Does it record a fixed point, or does it do something fancy like using the camera to attempt tracking the user's movement? Just curious, and I don't have access to a modern Mac. The article seems to imply that it's focusing on a fixed point.
No idea, I believe it's just a fixed point. Personally I use it while sitting in front of my Mac about 1-2 feet from my face. I've done tests, it's better than every other form of audio input I have available, including standalone shotgun mic, Airpods Max, Airpods Pro V2, etc.
As someone looking to replicate it from a pro mic setup, what do people recommend?
I've been trying to record audio in my noisy server room but only deepfilternet is able to deal with the fan noise in the background.
Biggest thing is you need a nice mic that's very close to your face, like you might see on a twitch stream. Good noise isolation via a directional mic off-camera is quite difficult/expensive apparently.
I bought a røde wireless mic which definitely helped. It gives deepfilternet enough good signal:noise to work reasonably well, but I was hoping there was an even better solution.
A lot of dialogue in movies is dubbed for this very reason, it’s very hard to not pick up noise. What you can deal with is how close the mic is to you (which is why news reporters rely on hand held mics, not just the boom mike) and the pattern of the mic: a cardoid, hypercardoid or shotgun mic facing the opposite direction of the noise source would pick up less than an omnidirectional one (which is why the mics you see in studios are not used on a loud stage—not only are they fragile and expensive, they also tend to be omnidirectional).

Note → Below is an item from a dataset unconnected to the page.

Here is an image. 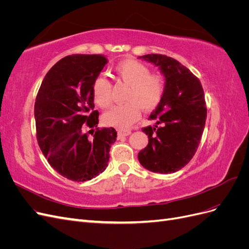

There's definitely an ADR (dubbing) component to movies, but it's not very much these days. (In comparison to decades ago.)
Instead, sound engineers spend weeks cleaning up spoken dialog by hand in spectrogram editors. It's honestly astounding the magic they can do, but it's also labor-intensive and therefore expensive. They're literally individually EQ-ing every vowel, splicing consonants from one word to another... it's wild.